If part of your baby is already in the birth canal when you need general anesthesia, you can get it without having to sit up or change positions.
Once under general anesthesia, pain relief isn’t an issue because you’re essentially asleep. Other anesthetics, such as an epidural, sometimes only give partial relief of pain.
For some women who require a cesarean delivery and have had back surgery or have back deformities, general anesthesia may be an acceptable alternative to regional or spinal anesthesia. These can be difficult to administer because of prior health issues.

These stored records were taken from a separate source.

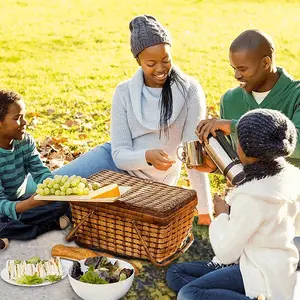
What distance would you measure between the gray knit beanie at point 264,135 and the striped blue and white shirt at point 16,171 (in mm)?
1576

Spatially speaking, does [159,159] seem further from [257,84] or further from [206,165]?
[257,84]

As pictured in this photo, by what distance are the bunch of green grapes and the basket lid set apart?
0.19 m

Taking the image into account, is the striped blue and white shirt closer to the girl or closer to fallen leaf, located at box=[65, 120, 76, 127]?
the girl

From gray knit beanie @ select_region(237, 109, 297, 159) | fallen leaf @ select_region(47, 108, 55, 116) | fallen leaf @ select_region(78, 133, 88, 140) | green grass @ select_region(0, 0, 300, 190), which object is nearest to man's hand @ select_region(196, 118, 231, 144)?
gray knit beanie @ select_region(237, 109, 297, 159)

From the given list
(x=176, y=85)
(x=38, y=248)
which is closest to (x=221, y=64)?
(x=176, y=85)

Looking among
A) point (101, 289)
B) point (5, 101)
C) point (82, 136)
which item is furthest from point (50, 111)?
point (101, 289)

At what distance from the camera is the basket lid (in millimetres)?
3451

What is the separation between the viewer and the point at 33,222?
152 inches

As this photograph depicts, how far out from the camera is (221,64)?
29.2ft

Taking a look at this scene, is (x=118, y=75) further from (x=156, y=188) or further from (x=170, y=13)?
(x=156, y=188)

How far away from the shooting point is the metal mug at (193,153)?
3680 mm

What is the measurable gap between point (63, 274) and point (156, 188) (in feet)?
2.35

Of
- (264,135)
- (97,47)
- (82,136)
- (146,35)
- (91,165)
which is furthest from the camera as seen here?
(97,47)

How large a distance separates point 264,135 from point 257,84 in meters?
1.02
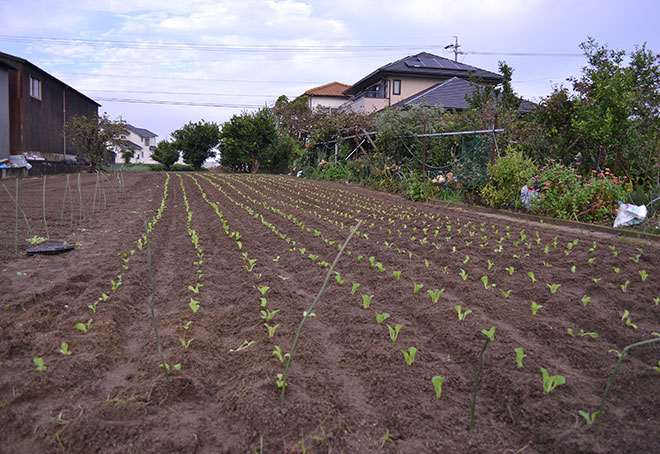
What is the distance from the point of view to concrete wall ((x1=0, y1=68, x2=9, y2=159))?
18875mm

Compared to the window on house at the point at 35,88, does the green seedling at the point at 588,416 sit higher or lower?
lower

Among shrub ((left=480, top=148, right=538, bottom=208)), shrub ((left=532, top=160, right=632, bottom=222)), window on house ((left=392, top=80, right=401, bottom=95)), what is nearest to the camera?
shrub ((left=532, top=160, right=632, bottom=222))

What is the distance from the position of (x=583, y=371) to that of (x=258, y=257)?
369 centimetres

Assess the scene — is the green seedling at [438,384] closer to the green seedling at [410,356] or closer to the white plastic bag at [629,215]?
the green seedling at [410,356]

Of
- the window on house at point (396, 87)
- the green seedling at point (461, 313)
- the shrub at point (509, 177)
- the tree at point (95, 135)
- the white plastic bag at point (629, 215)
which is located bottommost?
the green seedling at point (461, 313)

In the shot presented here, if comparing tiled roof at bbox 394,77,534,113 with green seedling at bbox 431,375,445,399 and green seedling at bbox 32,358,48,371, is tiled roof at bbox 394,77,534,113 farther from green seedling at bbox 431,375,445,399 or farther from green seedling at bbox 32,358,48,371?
green seedling at bbox 32,358,48,371

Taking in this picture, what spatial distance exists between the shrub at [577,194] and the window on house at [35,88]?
22543mm

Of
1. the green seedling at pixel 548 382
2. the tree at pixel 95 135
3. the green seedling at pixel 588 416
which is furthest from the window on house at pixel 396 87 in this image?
the green seedling at pixel 588 416

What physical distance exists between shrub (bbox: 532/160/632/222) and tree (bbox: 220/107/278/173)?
23661 millimetres

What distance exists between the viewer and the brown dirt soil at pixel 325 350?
7.16 ft

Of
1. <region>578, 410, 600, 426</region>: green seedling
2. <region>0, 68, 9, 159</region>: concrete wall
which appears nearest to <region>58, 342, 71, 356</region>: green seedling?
<region>578, 410, 600, 426</region>: green seedling

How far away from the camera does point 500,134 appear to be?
11047 millimetres

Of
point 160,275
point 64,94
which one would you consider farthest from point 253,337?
point 64,94

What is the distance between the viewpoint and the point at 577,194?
27.7 feet
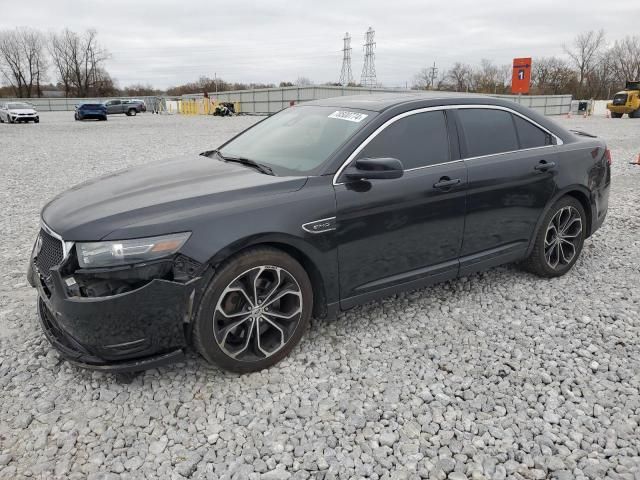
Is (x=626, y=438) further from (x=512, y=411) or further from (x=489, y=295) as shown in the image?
(x=489, y=295)

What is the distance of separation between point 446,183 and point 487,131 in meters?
0.76

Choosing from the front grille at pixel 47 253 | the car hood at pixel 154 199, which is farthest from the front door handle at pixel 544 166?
the front grille at pixel 47 253

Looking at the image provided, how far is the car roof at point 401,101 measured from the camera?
11.9 ft

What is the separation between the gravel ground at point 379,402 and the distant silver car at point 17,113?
29960 mm

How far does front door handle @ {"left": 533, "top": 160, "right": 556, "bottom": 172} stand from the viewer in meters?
4.11

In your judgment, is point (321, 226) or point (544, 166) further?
point (544, 166)

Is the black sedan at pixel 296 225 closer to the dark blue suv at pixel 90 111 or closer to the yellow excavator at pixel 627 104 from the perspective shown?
the dark blue suv at pixel 90 111

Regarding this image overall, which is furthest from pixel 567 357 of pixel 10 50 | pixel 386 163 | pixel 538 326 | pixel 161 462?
pixel 10 50

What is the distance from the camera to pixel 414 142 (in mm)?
3572

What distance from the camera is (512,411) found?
271 cm

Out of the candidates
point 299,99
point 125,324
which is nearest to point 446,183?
point 125,324

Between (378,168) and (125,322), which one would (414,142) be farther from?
(125,322)

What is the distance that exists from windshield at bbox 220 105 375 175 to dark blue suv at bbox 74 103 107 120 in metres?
32.7

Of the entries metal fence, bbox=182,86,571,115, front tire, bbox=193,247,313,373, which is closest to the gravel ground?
front tire, bbox=193,247,313,373
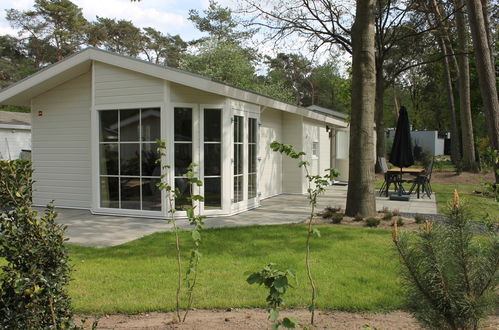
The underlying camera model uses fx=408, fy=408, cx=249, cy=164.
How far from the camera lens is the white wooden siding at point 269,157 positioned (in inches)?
453

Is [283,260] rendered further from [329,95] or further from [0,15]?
[329,95]

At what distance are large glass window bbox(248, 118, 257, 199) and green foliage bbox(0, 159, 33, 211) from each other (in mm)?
7444

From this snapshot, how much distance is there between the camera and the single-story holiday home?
819cm

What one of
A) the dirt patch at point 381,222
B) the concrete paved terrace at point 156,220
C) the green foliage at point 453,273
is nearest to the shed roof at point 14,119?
the concrete paved terrace at point 156,220

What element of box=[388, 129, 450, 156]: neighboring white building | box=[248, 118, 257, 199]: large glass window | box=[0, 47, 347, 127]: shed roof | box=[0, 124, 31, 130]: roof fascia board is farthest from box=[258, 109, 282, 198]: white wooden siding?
box=[388, 129, 450, 156]: neighboring white building

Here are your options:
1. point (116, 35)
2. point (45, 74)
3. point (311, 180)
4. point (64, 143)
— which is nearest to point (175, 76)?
point (45, 74)

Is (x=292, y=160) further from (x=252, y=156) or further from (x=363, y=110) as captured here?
(x=363, y=110)

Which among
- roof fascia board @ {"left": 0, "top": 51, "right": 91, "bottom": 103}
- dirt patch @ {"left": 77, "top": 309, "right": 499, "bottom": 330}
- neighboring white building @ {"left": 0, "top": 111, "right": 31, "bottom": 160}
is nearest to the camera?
dirt patch @ {"left": 77, "top": 309, "right": 499, "bottom": 330}

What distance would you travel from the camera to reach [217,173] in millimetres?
8555

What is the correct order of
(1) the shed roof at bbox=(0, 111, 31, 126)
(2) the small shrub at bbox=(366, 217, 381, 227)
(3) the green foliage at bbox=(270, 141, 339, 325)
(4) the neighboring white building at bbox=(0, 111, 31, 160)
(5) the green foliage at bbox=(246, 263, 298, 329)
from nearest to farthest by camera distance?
(5) the green foliage at bbox=(246, 263, 298, 329) → (3) the green foliage at bbox=(270, 141, 339, 325) → (2) the small shrub at bbox=(366, 217, 381, 227) → (4) the neighboring white building at bbox=(0, 111, 31, 160) → (1) the shed roof at bbox=(0, 111, 31, 126)

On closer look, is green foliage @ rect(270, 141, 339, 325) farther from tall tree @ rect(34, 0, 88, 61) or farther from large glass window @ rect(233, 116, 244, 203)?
tall tree @ rect(34, 0, 88, 61)

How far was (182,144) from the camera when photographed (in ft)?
27.0

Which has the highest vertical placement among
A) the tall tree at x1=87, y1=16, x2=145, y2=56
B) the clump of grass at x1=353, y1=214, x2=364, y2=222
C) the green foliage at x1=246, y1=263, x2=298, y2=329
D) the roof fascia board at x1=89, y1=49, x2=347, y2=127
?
the tall tree at x1=87, y1=16, x2=145, y2=56

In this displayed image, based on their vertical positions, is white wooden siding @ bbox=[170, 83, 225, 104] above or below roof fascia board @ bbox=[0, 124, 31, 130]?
below
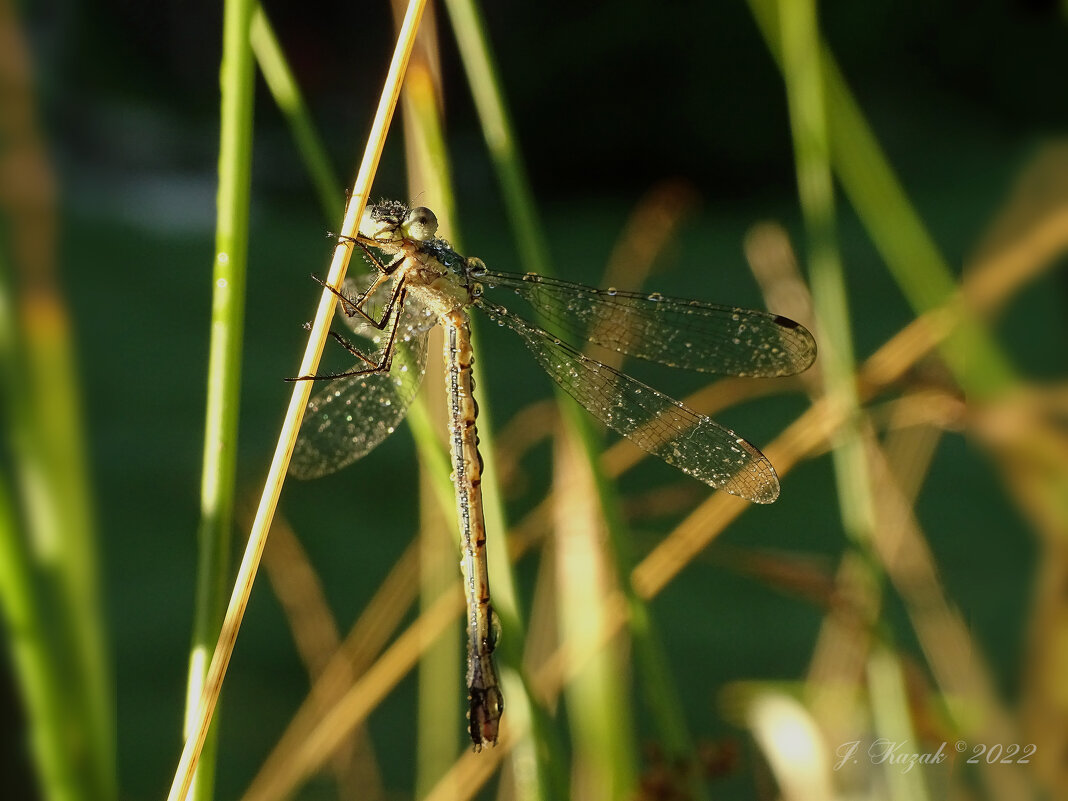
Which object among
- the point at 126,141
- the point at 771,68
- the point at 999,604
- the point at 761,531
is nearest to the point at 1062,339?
the point at 999,604

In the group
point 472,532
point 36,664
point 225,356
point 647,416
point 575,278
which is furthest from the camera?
point 575,278

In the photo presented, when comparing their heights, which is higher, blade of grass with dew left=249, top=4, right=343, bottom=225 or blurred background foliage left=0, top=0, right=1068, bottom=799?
blurred background foliage left=0, top=0, right=1068, bottom=799

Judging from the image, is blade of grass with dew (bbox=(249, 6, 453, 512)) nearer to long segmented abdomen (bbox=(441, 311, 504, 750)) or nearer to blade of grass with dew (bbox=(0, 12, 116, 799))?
long segmented abdomen (bbox=(441, 311, 504, 750))

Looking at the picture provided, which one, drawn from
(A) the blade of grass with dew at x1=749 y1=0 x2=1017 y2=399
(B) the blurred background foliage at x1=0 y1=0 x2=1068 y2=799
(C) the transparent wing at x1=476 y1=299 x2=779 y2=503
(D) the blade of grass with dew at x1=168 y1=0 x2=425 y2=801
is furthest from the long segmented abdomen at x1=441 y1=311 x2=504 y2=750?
(A) the blade of grass with dew at x1=749 y1=0 x2=1017 y2=399

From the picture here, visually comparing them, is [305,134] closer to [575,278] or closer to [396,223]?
[396,223]

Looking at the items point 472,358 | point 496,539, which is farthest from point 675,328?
point 496,539

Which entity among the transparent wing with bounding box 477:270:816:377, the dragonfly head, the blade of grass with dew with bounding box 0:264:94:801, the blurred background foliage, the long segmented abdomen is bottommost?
the blade of grass with dew with bounding box 0:264:94:801

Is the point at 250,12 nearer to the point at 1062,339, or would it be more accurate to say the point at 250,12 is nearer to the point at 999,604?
the point at 999,604
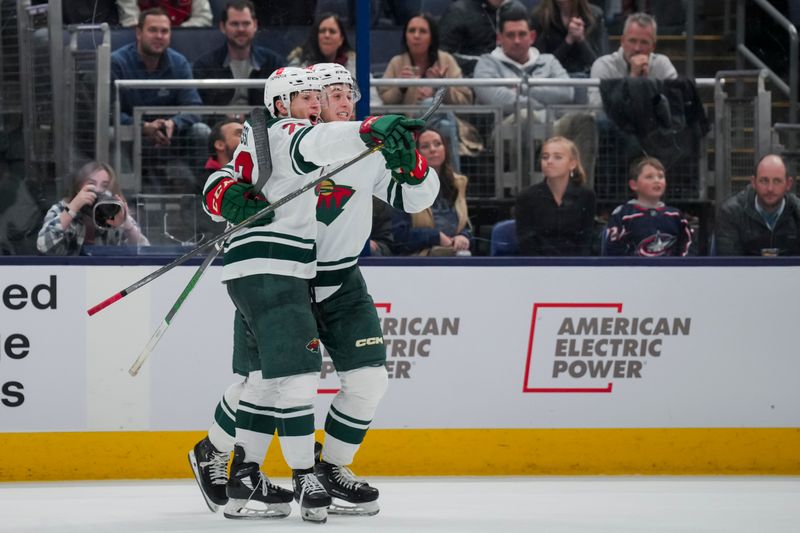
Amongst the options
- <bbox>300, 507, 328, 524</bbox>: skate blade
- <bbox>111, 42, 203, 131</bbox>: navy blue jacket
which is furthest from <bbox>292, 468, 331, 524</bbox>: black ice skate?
<bbox>111, 42, 203, 131</bbox>: navy blue jacket

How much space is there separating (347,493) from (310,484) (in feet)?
0.80

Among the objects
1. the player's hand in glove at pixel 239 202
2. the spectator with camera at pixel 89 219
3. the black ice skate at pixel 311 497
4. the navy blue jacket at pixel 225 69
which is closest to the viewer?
the player's hand in glove at pixel 239 202

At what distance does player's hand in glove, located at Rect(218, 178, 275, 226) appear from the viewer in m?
3.80

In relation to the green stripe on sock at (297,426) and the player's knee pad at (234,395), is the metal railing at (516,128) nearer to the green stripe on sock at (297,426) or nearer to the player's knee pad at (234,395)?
the player's knee pad at (234,395)

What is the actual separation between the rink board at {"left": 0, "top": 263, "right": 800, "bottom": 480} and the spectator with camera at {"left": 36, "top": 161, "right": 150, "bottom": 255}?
165mm

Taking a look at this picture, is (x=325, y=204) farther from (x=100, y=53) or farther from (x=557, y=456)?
(x=100, y=53)

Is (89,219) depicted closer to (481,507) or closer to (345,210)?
(345,210)

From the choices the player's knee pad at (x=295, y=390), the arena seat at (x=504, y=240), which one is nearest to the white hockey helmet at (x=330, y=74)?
the player's knee pad at (x=295, y=390)

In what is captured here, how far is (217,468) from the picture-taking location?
13.8 ft

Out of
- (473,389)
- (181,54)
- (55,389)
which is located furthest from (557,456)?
(181,54)

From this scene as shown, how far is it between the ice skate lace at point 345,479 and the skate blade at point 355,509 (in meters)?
0.06

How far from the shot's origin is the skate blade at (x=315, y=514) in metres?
3.92

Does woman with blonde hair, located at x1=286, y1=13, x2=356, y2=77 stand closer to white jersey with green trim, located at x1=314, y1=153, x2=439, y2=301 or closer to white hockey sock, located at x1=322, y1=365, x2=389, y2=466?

If you have a bleeding disorder, a brain tumor, or increased intracranial pressure, you may not be able to receive an epidural or spinal anesthetic, and you may need general anesthesia.
Your doctor will try to avoid using general anesthesia during childbirth because the delivery process requires you to be conscious and active. However, you may need general anesthesia if you have certain health issues.
Doctors use general anesthesia for childbirth when it’s a cesarean delivery. Using general anesthesia during childbirth does have higher risks, but it’s relatively safe.